Source passage:
★ ★ ★

1935 World Snooker Championship

Tournament information
- Dates: 8–27 April 1935
- Venue: Thurston's Hall
- City: London
- Country: England
- Organisation: BACC
- Highest break: Joe Davis (ENG) (110)

Final
- Champion: Joe Davis (ENG)
- Runner-up: Willie Smith (ENG)
- Score: 28–21

= 1935 World Snooker Championship =

Professional snooker tournament

The 1935 World Snooker Championship was a snooker tournament held at Thurston's Hall in London, England from 8 to 27 April 1935. It was the first edition of the Championship to incorporate "world" in its name, being called the World's Professional Snooker Championship. Joe Davis won the title for the ninth time by defeating Willie Smith by 28 to 21 in the final, having achieved a winning margin at 25–20. Davis recorded the first century break in the history of the championship, a 110 in his semi-final match against Tom Newman.

There were five entrants, including Conrad Stanbury, who became the first ever Canadian to enter the championship. For the 1934 championship, only Davis and Newman had entered. Stanbury was drawn to play Smith, with the winner meeting Alec Mann in one semi-final, and Davis was drawn to play Newman in the other semi-final. All the matches in the 1935 tournament took place at Thurston's Hall, whereas in previous years players had been required to arrange venues for some matches themselves.

From July to November 1934, Davis had been in Australia, and from 29 October to 6 November he played an 81-frame match against Horace Lindrum which was reported as being the unofficial world championship. Davis won comfortably against Lindrum, taking a winning 41–22 lead. The match ended 46–29.

==Background==
The World Snooker Championship is a professional tournament and the official world championship of the game of snooker. The sport was developed in the late 19th century by British Army soldiers stationed in India. Professional English billiards player and billiard hall manager Joe Davis noticed the increasing popularity of snooker compared to billiards in the 1920s, and with Birmingham-based billiards equipment manager Bill Camkin, persuaded the Billiards Association and Control Council (BACC) to recognise an official professional snooker championship in the 1926–27 season. In 1927, the final of the first professional snooker championship was held at Camkin's Hall; Davis won the tournament by beating Tom Dennis in the final. The annual competition was not titled the World Championship until the 1935 tournament, but the 1927 tournament is now referred to as the first World Snooker Championship. Davis had also won the title every year from 1928 to 1934.

★ ★ ★

Data below:
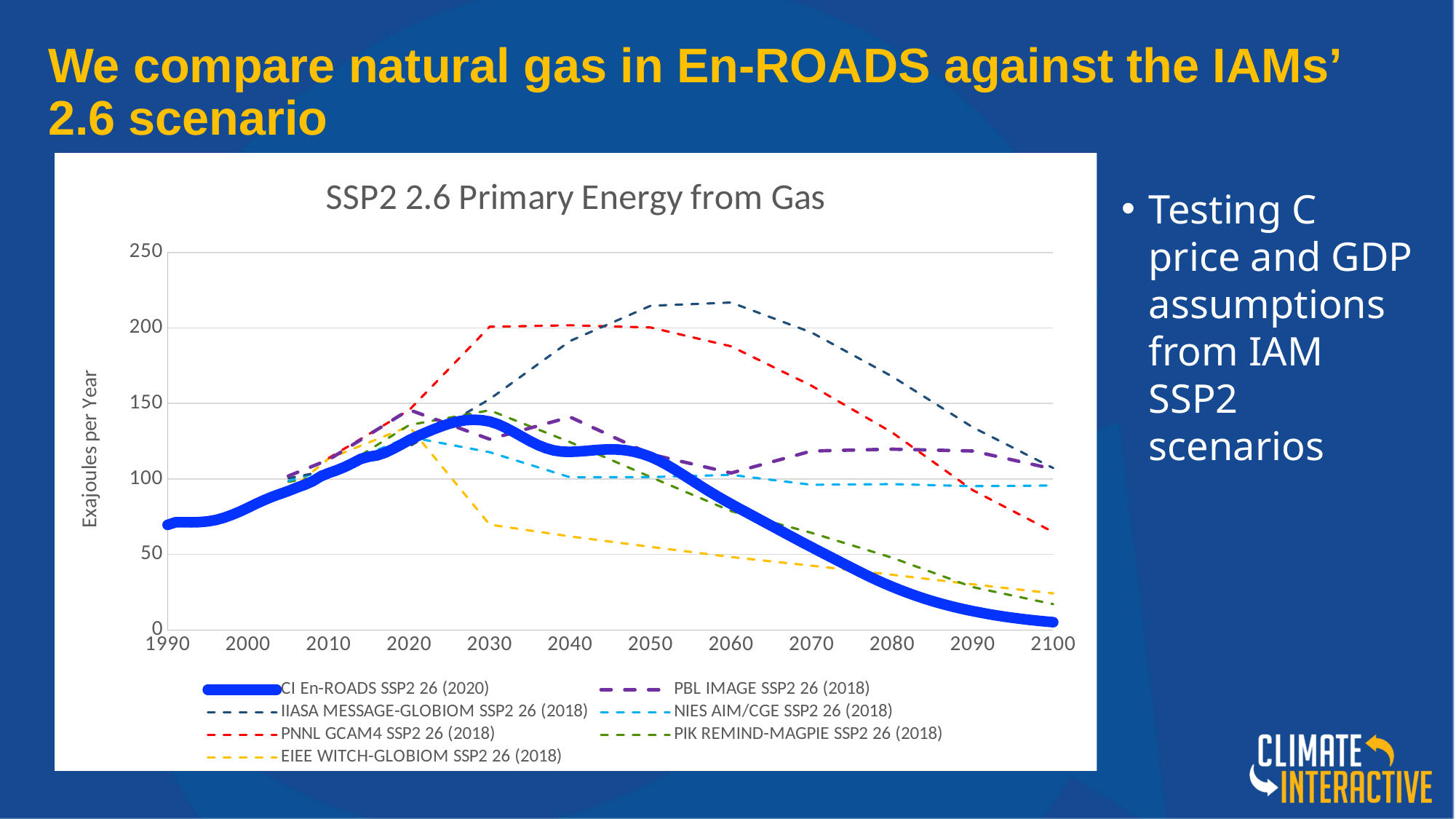
How many series does the legend list? 7 Is the peak value of IIASA MESSAGE-GLOBIOM SSP2 26 (2018) greater or less than 200? greater What kind of chart is shown on the slide? line chart Does the CI En-ROADS SSP2 26 (2020) line rise or fall from 2030 to 2100? fall Which series reaches the highest value anywhere on the chart? IIASA MESSAGE-GLOBIOM SSP2 26 (2018) Which series is drawn as the thick solid blue line? CI En-ROADS SSP2 26 (2020) What is the title of the chart? SSP2 2.6 Primary Energy from Gas In 2100, which is higher: PBL IMAGE SSP2 26 (2018) or CI En-ROADS SSP2 26 (2020)? PBL IMAGE SSP2 26 (2018) Is the value for EIEE WITCH-GLOBIOM SSP2 26 (2018) in 2030 greater or less than 100? less Which series has the lowest value in 2100? CI En-ROADS SSP2 26 (2020) Is the value for CI En-ROADS SSP2 26 (2020) in 2100 greater or less than 50? less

★ ★ ★

To-do item: Can you transcribe the entire 1935 World Snooker Championship article from the top of the page, word for word and with nothing left out?

Written response:
1935 World Snooker Championship

Tournament information
- Dates: 8–27 April 1935
- Venue: Thurston's Hall
- City: London
- Country: England
- Organisation: BACC
- Highest break: Joe Davis (ENG) (110)

Final
- Champion: Joe Davis (ENG)
- Runner-up: Willie Smith (ENG)
- Score: 28–21

= 1935 World Snooker Championship =

Professional snooker tournament

The 1935 World Snooker Championship was a snooker tournament held at Thurston's Hall in London, England from 8 to 27 April 1935. It was the first edition of the Championship to incorporate "world" in its name, being called the World's Professional Snooker Championship. Joe Davis won the title for the ninth time by defeating Willie Smith by 28 to 21 in the final, having achieved a winning margin at 25–20. Davis recorded the first century break in the history of the championship, a 110 in his semi-final match against Tom Newman.

There were five entrants, including Conrad Stanbury, who became the first ever Canadian to enter the championship. For the 1934 championship, only Davis and Newman had entered. Stanbury was drawn to play Smith, with the winner meeting Alec Mann in one semi-final, and Davis was drawn to play Newman in the other semi-final. All the matches in the 1935 tournament took place at Thurston's Hall, whereas in previous years players had been required to arrange venues for some matches themselves.

From July to November 1934, Davis had been in Australia, and from 29 October to 6 November he played an 81-frame match against Horace Lindrum which was reported as being the unofficial world championship. Davis won comfortably against Lindrum, taking a winning 41–22 lead. The match ended 46–29.

==Background==
The World Snooker Championship is a professional tournament and the official world championship of the game of snooker. The sport was developed in the late 19th century by British Army soldiers stationed in India. Professional English billiards player and billiard hall manager Joe Davis noticed the increasing popularity of snooker compared to billiards in the 1920s, and with Birmingham-based billiards equipment manager Bill Camkin, persuaded the Billiards Association and Control Council (BACC) to recognise an official professional snooker championship in the 1926–27 season. In 1927, the final of the first professional snooker championship was held at Camkin's Hall; Davis won the tournament by beating Tom Dennis in the final. The annual competition was not titled the World Championship until the 1935 tournament, but the 1927 tournament is now referred to as the first World Snooker Championship. Davis had also won the title every year from 1928 to 1934.